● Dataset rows
● ● ● ● ● ● ●

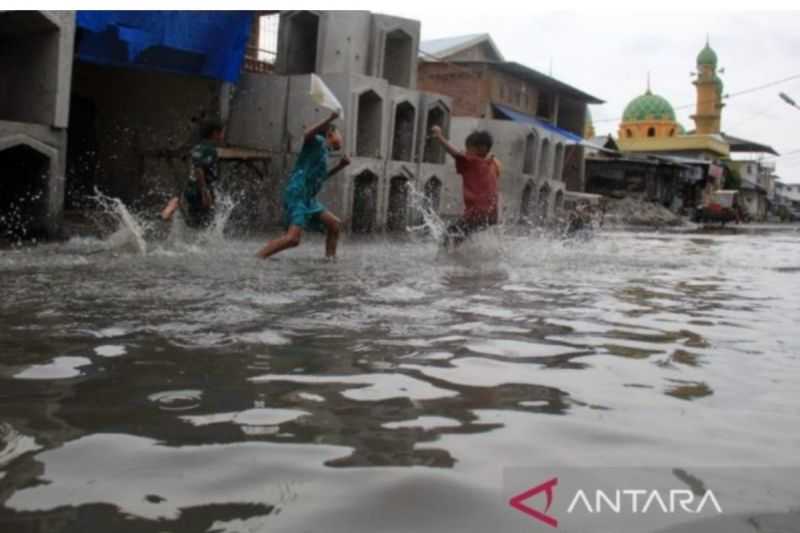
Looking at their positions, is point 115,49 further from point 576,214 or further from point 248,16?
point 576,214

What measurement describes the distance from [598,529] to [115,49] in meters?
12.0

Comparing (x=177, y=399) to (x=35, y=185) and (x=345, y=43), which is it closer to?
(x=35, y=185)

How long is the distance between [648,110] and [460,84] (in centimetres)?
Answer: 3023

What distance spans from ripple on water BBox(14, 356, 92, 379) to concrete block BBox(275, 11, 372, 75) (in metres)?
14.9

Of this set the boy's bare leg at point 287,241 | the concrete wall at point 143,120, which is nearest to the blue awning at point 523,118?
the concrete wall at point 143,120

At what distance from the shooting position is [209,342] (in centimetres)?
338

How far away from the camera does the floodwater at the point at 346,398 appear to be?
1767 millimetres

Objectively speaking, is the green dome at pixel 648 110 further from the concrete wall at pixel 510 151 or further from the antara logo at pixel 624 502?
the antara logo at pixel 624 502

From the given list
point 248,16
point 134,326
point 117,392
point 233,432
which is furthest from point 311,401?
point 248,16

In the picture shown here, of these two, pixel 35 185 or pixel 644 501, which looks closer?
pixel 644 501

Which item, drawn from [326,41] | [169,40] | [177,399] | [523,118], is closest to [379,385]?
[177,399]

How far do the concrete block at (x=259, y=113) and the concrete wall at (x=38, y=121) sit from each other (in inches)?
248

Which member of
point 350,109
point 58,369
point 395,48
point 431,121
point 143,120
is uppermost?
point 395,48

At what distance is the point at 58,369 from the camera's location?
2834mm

● ● ● ● ● ● ●

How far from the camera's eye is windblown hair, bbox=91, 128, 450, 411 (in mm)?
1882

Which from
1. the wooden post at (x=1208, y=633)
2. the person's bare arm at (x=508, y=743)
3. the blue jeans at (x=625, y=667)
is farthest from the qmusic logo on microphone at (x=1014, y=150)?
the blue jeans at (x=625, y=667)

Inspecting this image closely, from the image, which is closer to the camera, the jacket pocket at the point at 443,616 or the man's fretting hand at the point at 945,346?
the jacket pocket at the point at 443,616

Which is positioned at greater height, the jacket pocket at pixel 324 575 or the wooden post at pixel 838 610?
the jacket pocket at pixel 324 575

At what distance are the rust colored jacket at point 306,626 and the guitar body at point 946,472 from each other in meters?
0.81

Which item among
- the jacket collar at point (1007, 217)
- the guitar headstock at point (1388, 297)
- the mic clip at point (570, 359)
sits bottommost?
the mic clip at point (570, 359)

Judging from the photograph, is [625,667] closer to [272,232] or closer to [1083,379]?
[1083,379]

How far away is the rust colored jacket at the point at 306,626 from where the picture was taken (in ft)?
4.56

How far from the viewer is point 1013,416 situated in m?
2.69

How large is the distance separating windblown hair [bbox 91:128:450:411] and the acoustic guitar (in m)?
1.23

● ● ● ● ● ● ●

● WHAT THE EXERCISE ASKS
Convert the section of the material that opens with the line containing "Looking at their" and closes with the line containing "1767 millimetres" into a two-column CSV with the headers text and answer. Write one row per entry, with each value in its own quoted field and any line breaks replaced by spaces.

● TASK RESULT
text,answer
"Looking at their positions, is point 115,49 further from point 576,214 or further from point 248,16?","point 576,214"
"What measurement describes the distance from [598,529] to [115,49] in meters?","12.0"
"Comparing (x=177, y=399) to (x=35, y=185) and (x=345, y=43), which is it closer to?","(x=35, y=185)"
"How long is the distance between [648,110] and [460,84] (in centimetres)?","Answer: 3023"
"What distance spans from ripple on water BBox(14, 356, 92, 379) to concrete block BBox(275, 11, 372, 75) (in metres)?","14.9"
"Of this set the boy's bare leg at point 287,241 | the concrete wall at point 143,120, which is nearest to the blue awning at point 523,118?","the concrete wall at point 143,120"
"At what distance from the shooting position is [209,342] (in centimetres)?","338"
"How far away from the camera does the floodwater at the point at 346,398 appear to be?","1767 millimetres"